* Work to be completed
How many lines of the records below contain the string “curved”, with case counting? Give only the number.

* Available records
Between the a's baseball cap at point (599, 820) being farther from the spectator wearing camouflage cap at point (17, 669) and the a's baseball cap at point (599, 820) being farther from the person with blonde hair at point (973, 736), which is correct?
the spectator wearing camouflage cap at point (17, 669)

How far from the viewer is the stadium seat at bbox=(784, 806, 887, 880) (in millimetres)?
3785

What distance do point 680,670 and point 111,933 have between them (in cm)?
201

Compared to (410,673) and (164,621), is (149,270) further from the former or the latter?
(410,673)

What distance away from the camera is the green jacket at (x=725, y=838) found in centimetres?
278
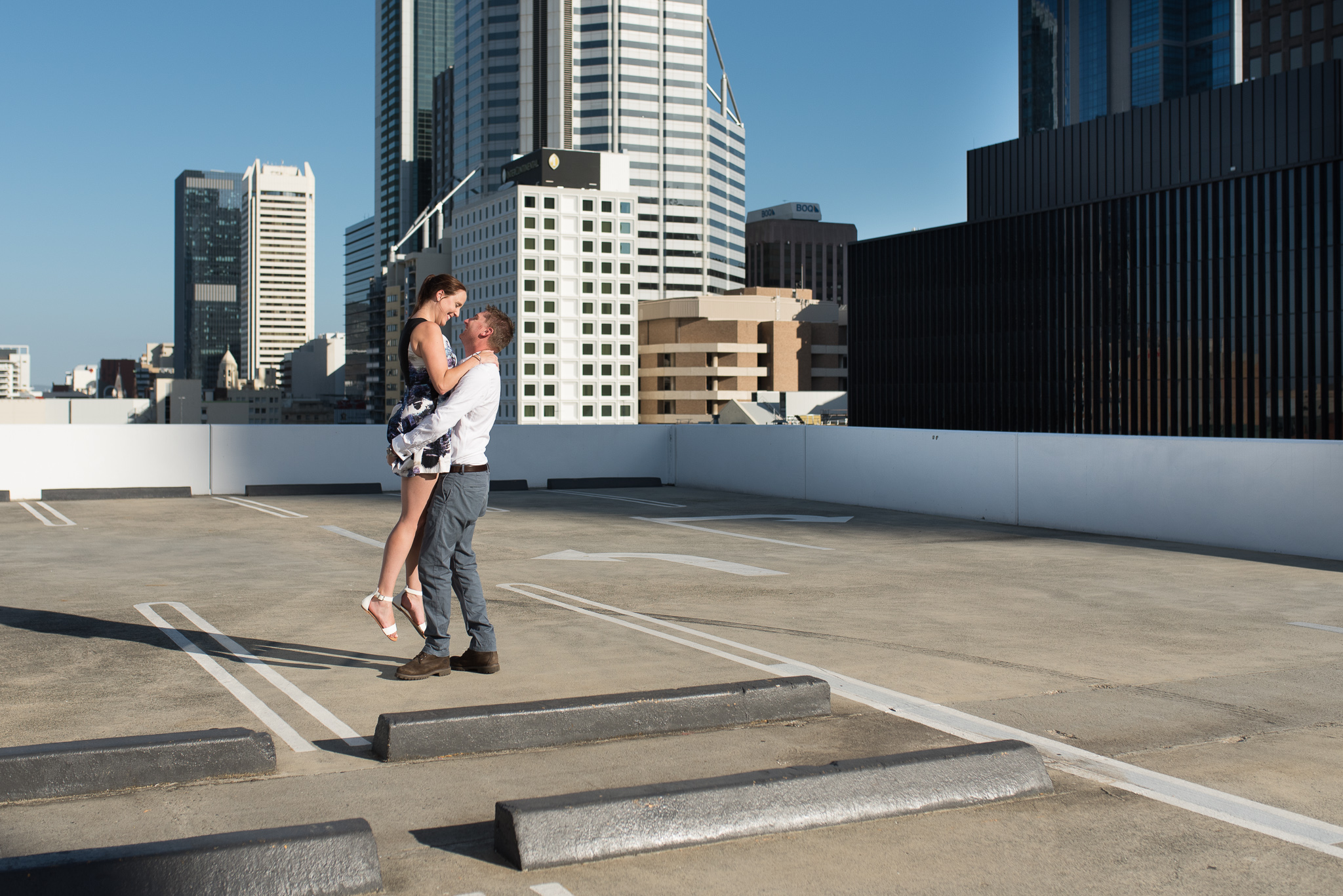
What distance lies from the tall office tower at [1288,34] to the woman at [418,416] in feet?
417

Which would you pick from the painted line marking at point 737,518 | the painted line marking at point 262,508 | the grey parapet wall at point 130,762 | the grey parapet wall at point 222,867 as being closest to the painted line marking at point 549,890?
the grey parapet wall at point 222,867

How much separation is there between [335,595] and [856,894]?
22.2ft

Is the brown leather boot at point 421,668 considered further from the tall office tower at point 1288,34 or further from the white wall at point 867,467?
the tall office tower at point 1288,34

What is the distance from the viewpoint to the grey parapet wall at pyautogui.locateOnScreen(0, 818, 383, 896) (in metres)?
3.03

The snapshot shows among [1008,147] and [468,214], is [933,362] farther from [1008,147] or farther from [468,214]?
[468,214]

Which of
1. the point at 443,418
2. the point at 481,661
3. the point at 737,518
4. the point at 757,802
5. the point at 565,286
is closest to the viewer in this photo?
the point at 757,802

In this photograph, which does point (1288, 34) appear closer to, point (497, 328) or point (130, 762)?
Answer: point (497, 328)

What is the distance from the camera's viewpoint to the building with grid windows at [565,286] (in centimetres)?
17000

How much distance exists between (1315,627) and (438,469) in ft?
20.8

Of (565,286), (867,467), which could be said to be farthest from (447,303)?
(565,286)

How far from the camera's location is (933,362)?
116938mm

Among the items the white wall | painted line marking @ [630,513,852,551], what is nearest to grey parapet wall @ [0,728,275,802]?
painted line marking @ [630,513,852,551]

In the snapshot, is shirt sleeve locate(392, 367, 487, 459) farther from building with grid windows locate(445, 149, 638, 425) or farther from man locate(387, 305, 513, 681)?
building with grid windows locate(445, 149, 638, 425)

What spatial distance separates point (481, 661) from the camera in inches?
244
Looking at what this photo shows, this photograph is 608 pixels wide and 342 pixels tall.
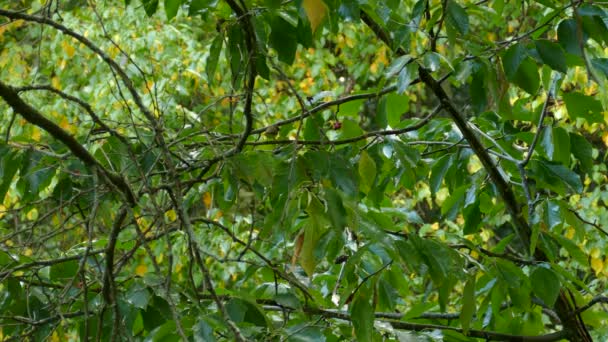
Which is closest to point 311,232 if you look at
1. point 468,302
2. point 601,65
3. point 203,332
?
point 203,332

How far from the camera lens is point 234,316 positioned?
1.07m

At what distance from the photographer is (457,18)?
4.09ft

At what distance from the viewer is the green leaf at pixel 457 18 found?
4.06ft

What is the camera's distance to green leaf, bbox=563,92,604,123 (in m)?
1.50

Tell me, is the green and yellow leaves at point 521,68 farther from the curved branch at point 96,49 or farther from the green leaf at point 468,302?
the curved branch at point 96,49

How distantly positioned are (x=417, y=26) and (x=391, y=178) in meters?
0.44

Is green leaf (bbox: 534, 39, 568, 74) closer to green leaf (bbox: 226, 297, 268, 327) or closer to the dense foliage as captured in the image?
the dense foliage

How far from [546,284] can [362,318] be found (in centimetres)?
40

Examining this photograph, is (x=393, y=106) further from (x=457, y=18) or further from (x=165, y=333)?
(x=165, y=333)

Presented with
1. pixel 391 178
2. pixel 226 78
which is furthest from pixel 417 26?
pixel 226 78

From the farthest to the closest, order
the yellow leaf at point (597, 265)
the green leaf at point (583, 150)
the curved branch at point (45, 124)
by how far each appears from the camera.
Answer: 1. the yellow leaf at point (597, 265)
2. the green leaf at point (583, 150)
3. the curved branch at point (45, 124)

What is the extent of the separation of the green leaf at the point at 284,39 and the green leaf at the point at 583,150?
0.61m

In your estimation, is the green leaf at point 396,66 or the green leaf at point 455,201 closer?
the green leaf at point 396,66

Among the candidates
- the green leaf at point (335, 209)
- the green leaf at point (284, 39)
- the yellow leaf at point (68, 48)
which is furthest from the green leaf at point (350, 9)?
the yellow leaf at point (68, 48)
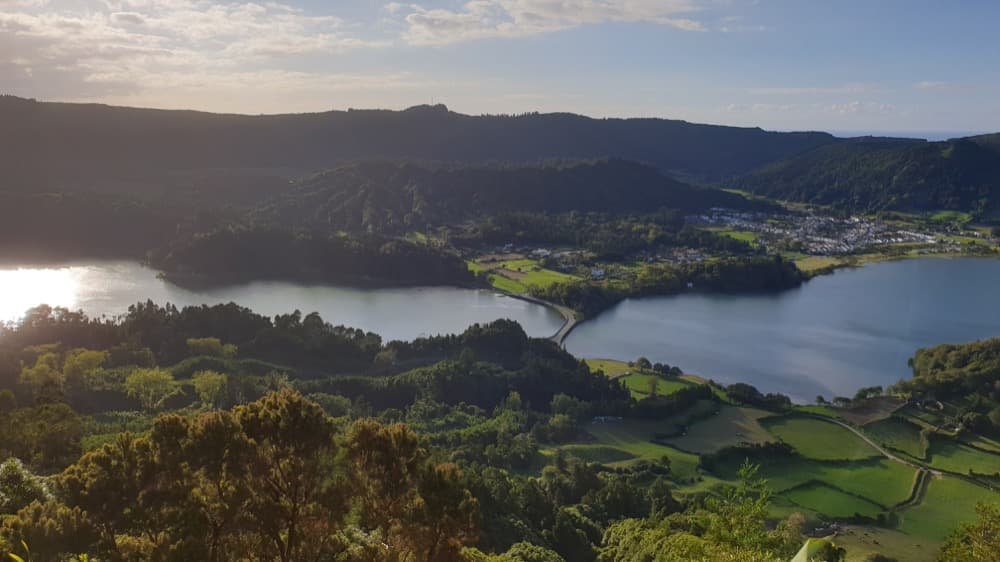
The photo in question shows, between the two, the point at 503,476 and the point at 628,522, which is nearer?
the point at 628,522

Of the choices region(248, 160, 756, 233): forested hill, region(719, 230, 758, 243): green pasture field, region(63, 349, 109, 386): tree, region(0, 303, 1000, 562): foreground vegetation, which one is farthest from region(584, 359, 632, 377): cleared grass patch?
region(719, 230, 758, 243): green pasture field

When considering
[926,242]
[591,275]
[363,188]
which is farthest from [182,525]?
[926,242]

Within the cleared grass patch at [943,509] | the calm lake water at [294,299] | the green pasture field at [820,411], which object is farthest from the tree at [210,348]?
the cleared grass patch at [943,509]

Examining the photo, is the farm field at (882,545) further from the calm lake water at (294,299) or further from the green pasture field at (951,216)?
the green pasture field at (951,216)

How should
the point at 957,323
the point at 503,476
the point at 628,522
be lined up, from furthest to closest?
1. the point at 957,323
2. the point at 503,476
3. the point at 628,522

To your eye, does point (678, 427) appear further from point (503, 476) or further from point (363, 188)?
point (363, 188)

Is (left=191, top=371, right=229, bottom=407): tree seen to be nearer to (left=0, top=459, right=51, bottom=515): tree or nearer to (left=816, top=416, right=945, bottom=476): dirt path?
(left=0, top=459, right=51, bottom=515): tree

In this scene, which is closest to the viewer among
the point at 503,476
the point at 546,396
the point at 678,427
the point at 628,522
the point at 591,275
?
the point at 628,522

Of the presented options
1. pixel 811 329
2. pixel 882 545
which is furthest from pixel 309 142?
pixel 882 545
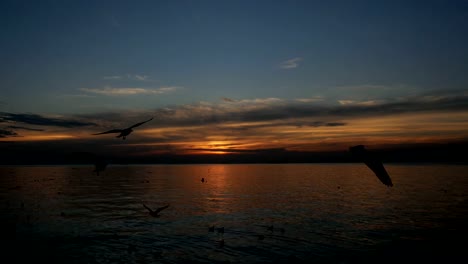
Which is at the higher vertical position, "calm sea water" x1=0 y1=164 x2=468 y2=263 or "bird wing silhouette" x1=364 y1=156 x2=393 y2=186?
"bird wing silhouette" x1=364 y1=156 x2=393 y2=186

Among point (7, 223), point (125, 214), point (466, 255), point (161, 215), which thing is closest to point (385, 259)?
point (466, 255)

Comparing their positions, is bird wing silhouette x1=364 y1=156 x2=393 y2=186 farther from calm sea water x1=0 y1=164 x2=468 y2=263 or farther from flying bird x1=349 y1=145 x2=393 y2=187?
calm sea water x1=0 y1=164 x2=468 y2=263

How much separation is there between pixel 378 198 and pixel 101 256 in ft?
178

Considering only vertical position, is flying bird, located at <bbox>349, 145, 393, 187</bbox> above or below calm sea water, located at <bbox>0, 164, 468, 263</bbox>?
above

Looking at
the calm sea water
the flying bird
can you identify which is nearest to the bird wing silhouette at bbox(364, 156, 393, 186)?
the flying bird

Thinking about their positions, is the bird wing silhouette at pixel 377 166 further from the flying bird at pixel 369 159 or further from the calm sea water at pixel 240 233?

* Solution to the problem
4